I'm trying to combine two ways of looking at the Laplacian $\Delta$ on $\mathbb R^n$ (and on other domains).

Firstly, it is well known that this operator is essentially self-adjoint on $C_c^\infty(\mathbb R^n)$. Secondly, I know that for $f,g \in C^\infty_c(\mathbb R^n)$ it holds that $\langle u, \Delta u \rangle = \langle \nabla u, \nabla v \rangle $, where the inner-product is the $L^2$ one.

Now the domain $\mathcal D (\Delta) \subset L^2$ on which the Laplacian is self-adjoint must contain $C_c^\infty (\mathbb R^n)$, but I can't seem to find much more information on this. By the previous identity I feel like $\Delta u \in L^2$ should imply that $u \in H^1(\mathbb R^n)$, but I can't seem to find a way to prove this.
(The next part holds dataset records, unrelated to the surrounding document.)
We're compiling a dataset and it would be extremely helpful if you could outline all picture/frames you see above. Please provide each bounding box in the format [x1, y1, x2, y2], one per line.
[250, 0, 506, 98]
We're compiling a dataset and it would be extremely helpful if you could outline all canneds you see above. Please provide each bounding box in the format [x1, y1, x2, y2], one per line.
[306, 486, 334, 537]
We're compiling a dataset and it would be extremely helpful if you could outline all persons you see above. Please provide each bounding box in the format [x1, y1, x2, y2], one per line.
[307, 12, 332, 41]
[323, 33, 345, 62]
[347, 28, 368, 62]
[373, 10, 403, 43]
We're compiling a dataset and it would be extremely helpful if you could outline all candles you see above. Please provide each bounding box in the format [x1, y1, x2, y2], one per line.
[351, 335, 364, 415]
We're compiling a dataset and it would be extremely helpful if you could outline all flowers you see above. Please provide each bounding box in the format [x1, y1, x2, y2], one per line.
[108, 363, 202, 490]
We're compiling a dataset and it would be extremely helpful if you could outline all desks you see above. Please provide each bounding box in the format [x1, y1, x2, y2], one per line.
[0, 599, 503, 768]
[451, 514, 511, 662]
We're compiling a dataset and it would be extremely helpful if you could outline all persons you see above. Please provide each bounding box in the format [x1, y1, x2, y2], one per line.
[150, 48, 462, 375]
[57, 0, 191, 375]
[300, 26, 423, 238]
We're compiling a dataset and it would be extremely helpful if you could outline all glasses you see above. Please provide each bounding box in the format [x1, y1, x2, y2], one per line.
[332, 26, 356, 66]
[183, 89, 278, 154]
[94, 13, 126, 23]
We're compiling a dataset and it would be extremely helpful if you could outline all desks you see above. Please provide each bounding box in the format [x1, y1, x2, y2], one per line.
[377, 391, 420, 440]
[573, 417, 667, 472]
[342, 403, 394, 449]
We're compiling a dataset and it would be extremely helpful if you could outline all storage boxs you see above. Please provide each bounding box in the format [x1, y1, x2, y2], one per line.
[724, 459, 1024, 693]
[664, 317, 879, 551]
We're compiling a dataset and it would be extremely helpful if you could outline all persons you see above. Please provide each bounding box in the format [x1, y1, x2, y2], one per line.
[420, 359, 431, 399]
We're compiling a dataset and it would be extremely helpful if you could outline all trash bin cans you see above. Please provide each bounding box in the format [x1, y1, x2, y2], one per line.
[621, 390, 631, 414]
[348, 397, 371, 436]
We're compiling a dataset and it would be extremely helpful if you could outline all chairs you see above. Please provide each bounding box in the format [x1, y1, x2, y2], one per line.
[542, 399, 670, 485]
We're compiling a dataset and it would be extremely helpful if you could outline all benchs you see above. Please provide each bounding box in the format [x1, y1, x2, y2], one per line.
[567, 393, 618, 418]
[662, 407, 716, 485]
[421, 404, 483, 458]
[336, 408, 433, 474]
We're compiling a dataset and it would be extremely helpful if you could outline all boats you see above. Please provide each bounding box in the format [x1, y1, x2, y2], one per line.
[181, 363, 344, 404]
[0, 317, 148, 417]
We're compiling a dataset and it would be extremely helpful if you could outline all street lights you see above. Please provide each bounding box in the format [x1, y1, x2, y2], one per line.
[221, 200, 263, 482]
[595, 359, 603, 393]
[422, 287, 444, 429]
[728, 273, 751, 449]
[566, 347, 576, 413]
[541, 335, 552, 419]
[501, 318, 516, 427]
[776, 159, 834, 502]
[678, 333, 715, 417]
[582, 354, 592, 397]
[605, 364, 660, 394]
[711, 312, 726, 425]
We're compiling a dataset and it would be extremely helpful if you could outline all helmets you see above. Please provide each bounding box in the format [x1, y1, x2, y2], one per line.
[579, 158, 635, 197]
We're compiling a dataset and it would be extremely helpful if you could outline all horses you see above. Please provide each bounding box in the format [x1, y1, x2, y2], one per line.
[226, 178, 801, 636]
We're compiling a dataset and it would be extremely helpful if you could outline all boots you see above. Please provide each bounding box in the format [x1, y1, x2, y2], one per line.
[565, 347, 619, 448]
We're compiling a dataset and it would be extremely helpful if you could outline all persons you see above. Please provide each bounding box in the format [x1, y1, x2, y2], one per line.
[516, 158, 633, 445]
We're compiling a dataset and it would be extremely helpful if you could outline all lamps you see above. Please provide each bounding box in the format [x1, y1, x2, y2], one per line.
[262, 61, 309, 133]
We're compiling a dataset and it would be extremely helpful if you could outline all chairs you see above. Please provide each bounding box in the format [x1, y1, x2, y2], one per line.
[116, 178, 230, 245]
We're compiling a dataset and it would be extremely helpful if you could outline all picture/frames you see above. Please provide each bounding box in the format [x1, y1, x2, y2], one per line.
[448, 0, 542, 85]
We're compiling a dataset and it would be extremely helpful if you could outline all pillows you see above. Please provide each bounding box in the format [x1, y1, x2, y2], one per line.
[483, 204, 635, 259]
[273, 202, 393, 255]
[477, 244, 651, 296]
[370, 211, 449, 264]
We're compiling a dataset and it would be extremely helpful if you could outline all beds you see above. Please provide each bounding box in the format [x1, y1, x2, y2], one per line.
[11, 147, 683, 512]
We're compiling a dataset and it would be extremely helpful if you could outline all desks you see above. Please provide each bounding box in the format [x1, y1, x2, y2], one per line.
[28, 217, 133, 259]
I know it is possible to prove that $\mathcal D(\Delta) \subset H^2(\mathbb R^n$) via elliptic regularity etc, but it seems to me like there "should" be an elementary argument for showing $\mathcal D(\Delta) \subset H^1$ (preferably via the non-Fourier-transform characterisation of weak derivatives) but I can't seem to find it anywhere.

Edit: To clarify my question: I am looking for a simple proof of $\Delta u = f \in L^2$ implies $u \in H^1$ where $\Delta u$ is defined as the self-adjoint extension of the Laplacian $\Delta$ on $C^\infty_c$, preferrably one which also works on domains other than $\mathbb R^n$.